2. RBI to bear hedging prices on FCNR(B) deposits
On Monday, the RBI issued detailed pointers for the FCNR(B) deposit scheme introduced throughout the financial coverage.
Additionally Learn: Deposits below RBI’s newest international forex non-resident financial institution scheme will carry one-year lock-in
Beneath the framework, banks can mobilise contemporary FCNR(B) deposits with maturities of three to 5 years between June 8 and September 30 and swap the greenback inflows with the RBI. The swap window will stay accessible till October 16. The central financial institution will bear your complete hedging value, successfully permitting banks to hedge these deposits at par. Banks may also provide leverage towards such deposits.
The RBI additionally exempted these deposits from Money Reserve Ratio (CRR) and Statutory Liquidity Ratio (SLR) necessities, enhancing the economics of mobilising international forex deposits.
To make sure stability of inflows, deposits raised below the scheme will carry a compulsory one-year lock-in interval. Banks won’t be allowed to cancel swaps undertaken with the RBI earlier than maturity. The RBI additional exempted swap positions arising from FCNR(B) deposits from web unhedged international change publicity calculations.
That is the closest India has come for the reason that 2013 FCNR(B) mobilisation scheme launched throughout the rupee disaster. By eliminating hedging prices, offering CRR and SLR reduction, stress-free regulatory therapy and providing a devoted swap window, the RBI is giving banks a robust incentive to draw greenback deposits from abroad Indians.
Why analysts assume this scheme could possibly be greater than 2013
Brokerage Jefferies believes the newest bundle may appeal to $50-70 billion of international forex inflows, considerably larger than the inflows generated below the 2013 FCNR(B) scheme.
The brokerage argues that the present framework is extra enticing than the one launched throughout the rupee disaster greater than a decade in the past. Whereas banks needed to bear hedging prices of round 3.5% below the 2013 scheme, the RBI is now absorbing your complete value. The deposits are additionally exempt from CRR and SLR necessities, much like the sooner programme.
A key distinction this time is the flexibility to make use of leverage.

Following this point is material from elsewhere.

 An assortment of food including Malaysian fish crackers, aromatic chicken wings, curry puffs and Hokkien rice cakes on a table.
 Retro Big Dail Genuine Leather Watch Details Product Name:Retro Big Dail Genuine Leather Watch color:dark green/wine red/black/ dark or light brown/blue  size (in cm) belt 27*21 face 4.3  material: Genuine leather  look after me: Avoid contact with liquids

Jefferies famous that the RBI has permitted banks to offer standby letters of credit score (SBLCs), doubtlessly permitting depositors to amplify returns by way of leverage. In keeping with the brokerage, this might considerably enhance the attractiveness of FCNR(B) deposits for abroad traders.
3. Growth of the Totally Accessible Route (FAR)

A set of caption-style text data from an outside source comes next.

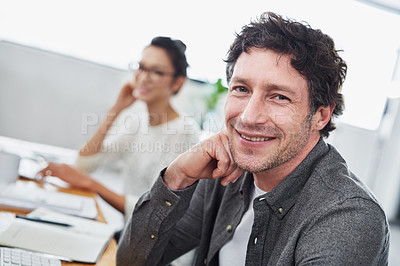 Buy stock photo Portrait of two smiling designers sitting at their workstations in an office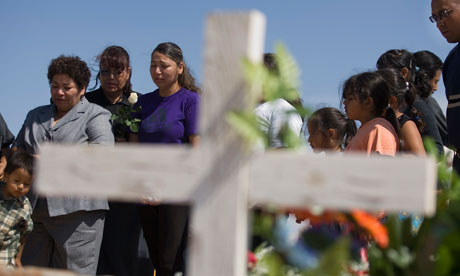 Relatives of Francisco Arreola attend his funeral in Ciudad Juárez, Mexico, ...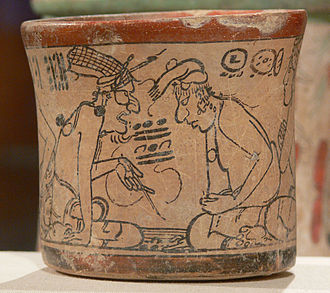 Maya priesthood - High priest (aj k'in), evincing the eye of Kinich Ahau Itzamna and the netted headdress of the Bacabs, while instructing scribes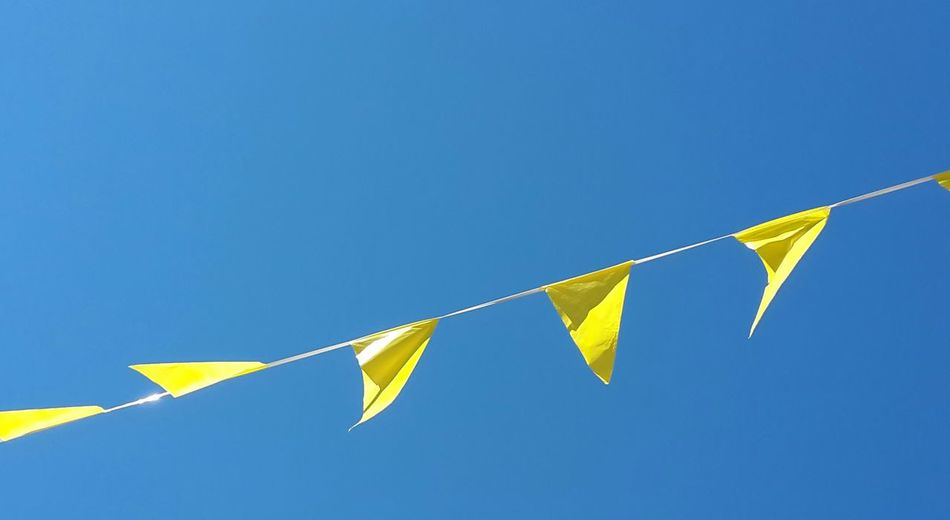LOW ANGLE VIEW OF FLAGS HANGING IN ROW AGAINST CLEAR BLUE SKY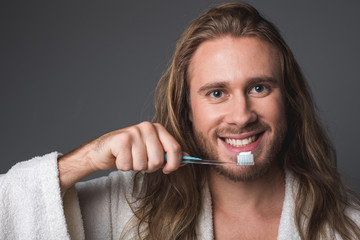 Healthy teeth. Portrait of smiling guy holding toothbrush in his hand. Isolated on grey background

The RBI expanded the FAR framework to incorporate all new 15-year, 30-year and 40-year authorities securities and eliminated focus limits for international traders.
Massive international traders, together with pension and sovereign funds, choose long-dated bonds. The transfer widens the universe of Indian authorities securities accessible for unrestricted international funding.
4. Simpler entry for non-resident traders
The RBI broadened funding entry for people residing outdoors India and eased sure norms governing non-resident participation in Indian markets.
The measure goals to faucet a bigger pool of abroad capital, notably from the Indian diaspora.
The Authorities’s follow-up Tax reduction
After the RBI’s measures, the federal government issued the Revenue-tax (Modification) Ordinance, 2026.
5. Capital positive factors tax exemption on authorities bonds
The ordinance exempted international institutional traders and the Financial institution for Worldwide Settlements from capital positive factors tax on investments in specified authorities securities. Earlier, long-term positive factors attracted a 12.5% tax.

6. Curiosity earnings tax exemption
The federal government additionally eliminated taxes on curiosity earnings earned by eligible international traders from these authorities securities. Beforehand, curiosity earnings confronted a 20% withholding tax.